→ Saved entries:
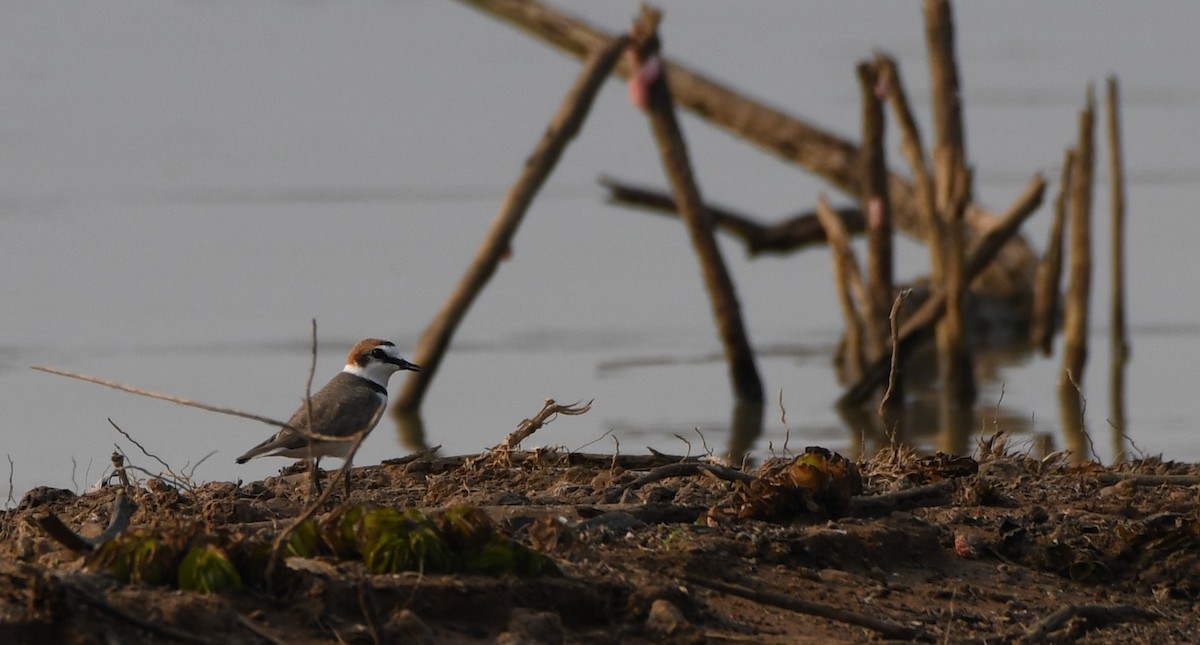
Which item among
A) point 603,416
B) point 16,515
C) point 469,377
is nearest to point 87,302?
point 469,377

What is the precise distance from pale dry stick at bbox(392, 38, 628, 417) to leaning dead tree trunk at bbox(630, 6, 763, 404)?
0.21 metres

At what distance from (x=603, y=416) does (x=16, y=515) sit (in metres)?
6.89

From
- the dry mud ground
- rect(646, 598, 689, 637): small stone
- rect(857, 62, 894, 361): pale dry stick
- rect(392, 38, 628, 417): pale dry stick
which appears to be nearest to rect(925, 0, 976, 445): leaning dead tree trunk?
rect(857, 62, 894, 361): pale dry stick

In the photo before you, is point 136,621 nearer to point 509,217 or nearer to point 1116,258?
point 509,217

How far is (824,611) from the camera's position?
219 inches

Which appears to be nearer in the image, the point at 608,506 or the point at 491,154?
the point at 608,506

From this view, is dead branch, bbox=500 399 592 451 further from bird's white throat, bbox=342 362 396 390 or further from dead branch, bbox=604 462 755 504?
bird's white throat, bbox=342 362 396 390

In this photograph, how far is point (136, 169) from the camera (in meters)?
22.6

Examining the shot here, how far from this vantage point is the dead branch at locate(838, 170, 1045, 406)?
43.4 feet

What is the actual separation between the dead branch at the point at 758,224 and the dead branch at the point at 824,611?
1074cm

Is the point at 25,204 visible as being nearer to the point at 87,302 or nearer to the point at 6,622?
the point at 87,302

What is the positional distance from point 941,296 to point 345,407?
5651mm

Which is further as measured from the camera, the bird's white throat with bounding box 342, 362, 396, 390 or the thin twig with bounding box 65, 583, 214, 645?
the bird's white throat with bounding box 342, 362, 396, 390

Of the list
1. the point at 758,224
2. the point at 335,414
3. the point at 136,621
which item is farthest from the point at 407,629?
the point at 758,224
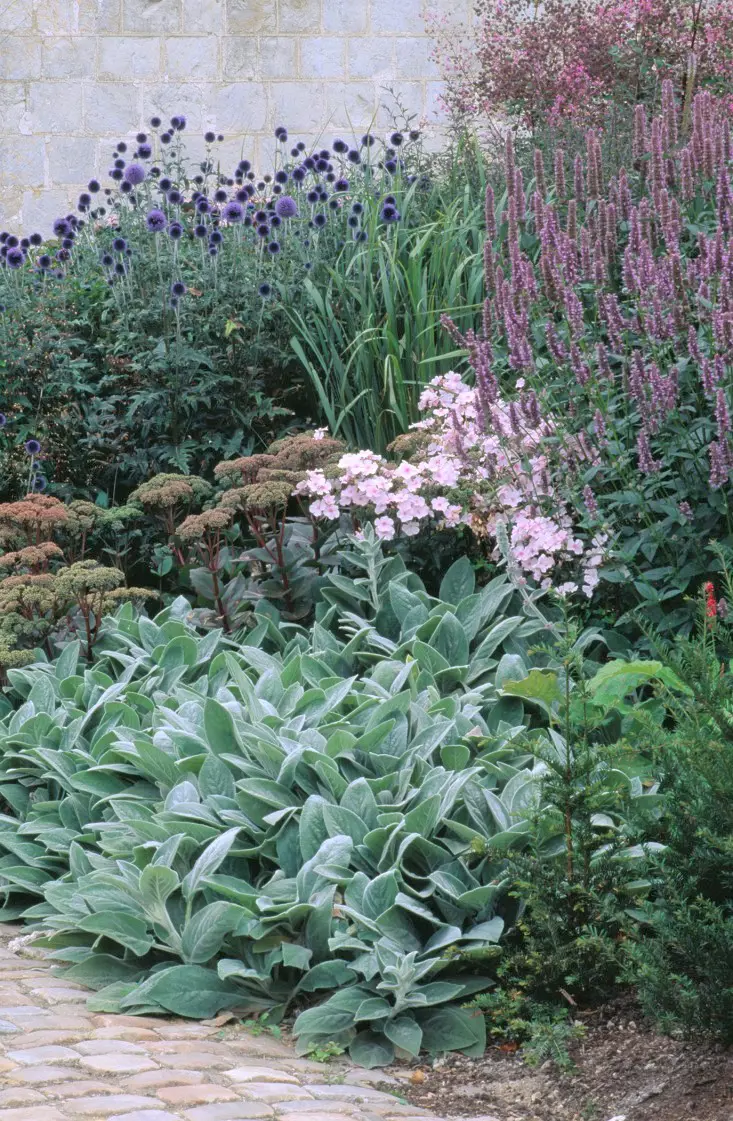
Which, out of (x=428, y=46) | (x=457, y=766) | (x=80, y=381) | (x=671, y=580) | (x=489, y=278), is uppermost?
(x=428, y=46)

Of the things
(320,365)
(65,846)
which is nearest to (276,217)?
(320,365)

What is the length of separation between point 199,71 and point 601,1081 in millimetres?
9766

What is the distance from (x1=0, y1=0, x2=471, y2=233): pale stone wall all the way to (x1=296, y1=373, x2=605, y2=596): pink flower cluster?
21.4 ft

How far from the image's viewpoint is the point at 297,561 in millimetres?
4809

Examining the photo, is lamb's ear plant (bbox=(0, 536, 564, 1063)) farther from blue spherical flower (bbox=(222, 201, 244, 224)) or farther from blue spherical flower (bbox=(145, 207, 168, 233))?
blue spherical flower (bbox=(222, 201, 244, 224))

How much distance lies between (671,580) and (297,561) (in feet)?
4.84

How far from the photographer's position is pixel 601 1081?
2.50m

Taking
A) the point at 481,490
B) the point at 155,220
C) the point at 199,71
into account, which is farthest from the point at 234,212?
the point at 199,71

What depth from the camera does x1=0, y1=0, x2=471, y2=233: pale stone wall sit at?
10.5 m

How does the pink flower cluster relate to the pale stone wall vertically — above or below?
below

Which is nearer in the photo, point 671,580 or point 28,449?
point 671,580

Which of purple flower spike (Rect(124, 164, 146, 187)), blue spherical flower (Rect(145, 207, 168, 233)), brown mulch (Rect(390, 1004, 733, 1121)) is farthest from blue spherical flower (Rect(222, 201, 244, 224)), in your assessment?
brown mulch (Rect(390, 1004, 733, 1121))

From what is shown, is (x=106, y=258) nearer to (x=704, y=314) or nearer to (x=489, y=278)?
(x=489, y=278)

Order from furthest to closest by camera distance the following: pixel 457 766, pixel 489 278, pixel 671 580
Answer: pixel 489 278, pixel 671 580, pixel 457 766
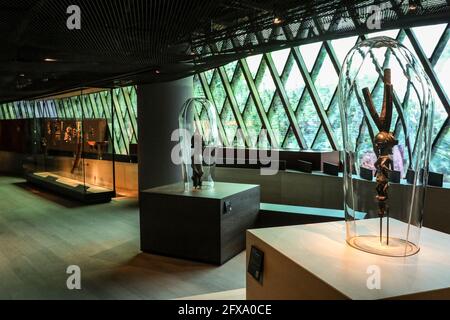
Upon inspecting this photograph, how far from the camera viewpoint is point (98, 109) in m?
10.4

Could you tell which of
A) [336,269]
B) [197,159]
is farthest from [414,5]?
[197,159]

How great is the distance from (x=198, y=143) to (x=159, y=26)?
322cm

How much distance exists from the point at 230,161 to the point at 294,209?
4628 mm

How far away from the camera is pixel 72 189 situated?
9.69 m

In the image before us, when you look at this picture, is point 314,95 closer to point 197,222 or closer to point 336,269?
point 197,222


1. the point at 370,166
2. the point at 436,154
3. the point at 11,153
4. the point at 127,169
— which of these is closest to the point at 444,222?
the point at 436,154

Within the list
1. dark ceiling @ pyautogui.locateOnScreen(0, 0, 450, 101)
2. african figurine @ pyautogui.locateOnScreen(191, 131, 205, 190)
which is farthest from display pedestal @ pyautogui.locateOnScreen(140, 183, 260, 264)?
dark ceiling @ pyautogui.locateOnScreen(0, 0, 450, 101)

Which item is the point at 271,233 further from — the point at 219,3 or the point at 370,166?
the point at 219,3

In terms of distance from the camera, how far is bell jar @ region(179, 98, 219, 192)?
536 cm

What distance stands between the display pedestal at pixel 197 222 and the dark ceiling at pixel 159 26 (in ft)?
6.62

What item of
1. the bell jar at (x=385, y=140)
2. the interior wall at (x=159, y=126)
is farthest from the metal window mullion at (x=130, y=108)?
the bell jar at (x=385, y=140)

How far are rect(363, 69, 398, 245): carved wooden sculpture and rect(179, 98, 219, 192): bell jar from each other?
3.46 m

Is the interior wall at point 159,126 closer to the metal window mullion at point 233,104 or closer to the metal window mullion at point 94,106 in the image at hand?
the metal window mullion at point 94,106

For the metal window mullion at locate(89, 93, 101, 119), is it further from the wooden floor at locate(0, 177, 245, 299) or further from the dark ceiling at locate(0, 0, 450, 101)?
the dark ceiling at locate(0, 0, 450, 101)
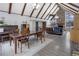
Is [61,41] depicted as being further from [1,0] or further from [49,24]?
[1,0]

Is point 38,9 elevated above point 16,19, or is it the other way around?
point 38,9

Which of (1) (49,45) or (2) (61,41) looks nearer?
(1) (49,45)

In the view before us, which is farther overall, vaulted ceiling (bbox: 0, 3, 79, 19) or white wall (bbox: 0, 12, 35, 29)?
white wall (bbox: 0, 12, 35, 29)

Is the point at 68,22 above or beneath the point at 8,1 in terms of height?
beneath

→ Task goal: Reproduce all of the saved entries above word for word, leaving out the pictures.

→ Exercise response:
Which item among
A) point 603,416
B) point 16,515
C) point 469,377
is nearest to point 87,302?
point 469,377

What is the precise distance from pale dry stick at bbox(392, 38, 628, 417) to leaning dead tree trunk at bbox(630, 6, 763, 404)?
0.21 metres

At what distance from (x=603, y=416) does (x=16, y=515) sit (in metres)?
6.89

From
- the dry mud ground
- rect(646, 598, 689, 637): small stone
- rect(857, 62, 894, 361): pale dry stick
- rect(392, 38, 628, 417): pale dry stick
which appears to be nearest to rect(925, 0, 976, 445): leaning dead tree trunk?
rect(857, 62, 894, 361): pale dry stick

In the photo before you, is point 136,621 nearer to point 509,217 or nearer to point 1116,258?
point 509,217

How far is (824,611) from the camera's position?
219 inches

Which appears to be nearer in the image, the point at 608,506 or the point at 491,154?
the point at 608,506

From this view, is dead branch, bbox=500 399 592 451 further from bird's white throat, bbox=342 362 396 390 or further from dead branch, bbox=604 462 755 504?
bird's white throat, bbox=342 362 396 390

In this photograph, how far is point (136, 169) from the camera (in meters)?
22.6

Examining the shot here, how far from this vantage point is the dead branch at locate(838, 170, 1045, 406)?
43.4 feet

What is the actual separation between the dead branch at the point at 758,224 and the dead branch at the point at 824,611?
1074cm

Is the point at 25,204 visible as being nearer to the point at 87,302 or nearer to the point at 6,622?
the point at 87,302

What is the positional distance from point 941,296 to point 345,407?
5651mm

Which is further as measured from the camera, the bird's white throat with bounding box 342, 362, 396, 390 or the thin twig with bounding box 65, 583, 214, 645?
the bird's white throat with bounding box 342, 362, 396, 390

Of the list
1. the point at 758,224
2. the point at 335,414
3. the point at 136,621
which item is farthest from the point at 407,629?
the point at 758,224
Which, out of (x=428, y=46) | (x=457, y=766) | (x=80, y=381) | (x=671, y=580) | (x=489, y=278), is uppermost?
(x=428, y=46)

Of the things
(320,365)
(65,846)
which is nearest to (276,217)?
(320,365)

What is the length of separation between point 199,71 and point 601,1081 in millimetres?
9766

What is the distance from (x1=0, y1=0, x2=471, y2=233): pale stone wall all the way to (x1=296, y1=373, x2=605, y2=596): pink flower cluster?
21.4 ft

How far from the image's viewpoint is the point at 297,561 in millimetres?
4809

Examining the photo, is lamb's ear plant (bbox=(0, 536, 564, 1063)) farther from blue spherical flower (bbox=(222, 201, 244, 224)) or farther from blue spherical flower (bbox=(145, 207, 168, 233))?
blue spherical flower (bbox=(222, 201, 244, 224))

How much distance lies between (671,580) and (297,561) (in feet)?
4.84

How far from the photographer's position is pixel 601 1081?
2.50m

Taking
A) the point at 481,490
B) the point at 155,220
C) the point at 199,71
into account, which is farthest from the point at 234,212?
the point at 199,71

What depth from the camera does x1=0, y1=0, x2=471, y2=233: pale stone wall sit at?
10.5 m

How does the pink flower cluster relate to the pale stone wall vertically — above or below?
below

Which is nearer in the photo, point 671,580 or point 28,449?
point 671,580

Which of purple flower spike (Rect(124, 164, 146, 187)), blue spherical flower (Rect(145, 207, 168, 233)), brown mulch (Rect(390, 1004, 733, 1121)) is farthest from blue spherical flower (Rect(222, 201, 244, 224)), in your assessment?
brown mulch (Rect(390, 1004, 733, 1121))

From what is shown, is (x=106, y=258) nearer to (x=704, y=314) or nearer to (x=489, y=278)?
(x=489, y=278)

Order from furthest to closest by camera distance the following: pixel 457 766, pixel 489 278, pixel 671 580
Answer: pixel 489 278, pixel 671 580, pixel 457 766
Upon inspecting this photograph, how far from the camera viewpoint is point (98, 109) in m?
10.4

Could you tell which of
A) [336,269]
B) [197,159]
is farthest from [414,5]?
[197,159]

How great is the distance from (x=198, y=143) to (x=159, y=26)?
322cm

How much distance exists from the point at 230,161 to the point at 294,209?
4628 mm

How far away from the camera is pixel 72 189 situated?
9.69 m

In the image before us, when you look at this picture, is point 314,95 closer to point 197,222 or closer to point 336,269?
point 197,222


1. the point at 370,166
2. the point at 436,154
3. the point at 11,153
4. the point at 127,169
— which of these is closest to the point at 444,222?
the point at 436,154

Within the list
1. dark ceiling @ pyautogui.locateOnScreen(0, 0, 450, 101)
2. african figurine @ pyautogui.locateOnScreen(191, 131, 205, 190)
which is farthest from display pedestal @ pyautogui.locateOnScreen(140, 183, 260, 264)?
dark ceiling @ pyautogui.locateOnScreen(0, 0, 450, 101)

Which item is the point at 271,233 further from — the point at 219,3 or the point at 370,166?
the point at 219,3

In terms of distance from the camera, how far is bell jar @ region(179, 98, 219, 192)?
536 cm

What distance stands between the display pedestal at pixel 197 222 and the dark ceiling at pixel 159 26 (in ft)?
6.62

What item of
1. the bell jar at (x=385, y=140)
2. the interior wall at (x=159, y=126)
is farthest from the metal window mullion at (x=130, y=108)?
the bell jar at (x=385, y=140)

How far are rect(363, 69, 398, 245): carved wooden sculpture and rect(179, 98, 219, 192): bell jar from each other?
3.46 m

Is the interior wall at point 159,126 closer to the metal window mullion at point 233,104 or closer to the metal window mullion at point 94,106 in the image at hand?
the metal window mullion at point 94,106

For the metal window mullion at locate(89, 93, 101, 119), is it further from the wooden floor at locate(0, 177, 245, 299) or further from the dark ceiling at locate(0, 0, 450, 101)?
the dark ceiling at locate(0, 0, 450, 101)
Is [61,41] depicted as being further from [1,0] or further from [49,24]?
[1,0]

Is point 38,9 elevated above point 16,19, or is it the other way around?
point 38,9

Which of (1) (49,45) or (2) (61,41) looks nearer?
(1) (49,45)

In the view before us, which is farther overall, vaulted ceiling (bbox: 0, 3, 79, 19) or white wall (bbox: 0, 12, 35, 29)?
white wall (bbox: 0, 12, 35, 29)

Is the point at 68,22 above or beneath the point at 8,1 in terms of height?
beneath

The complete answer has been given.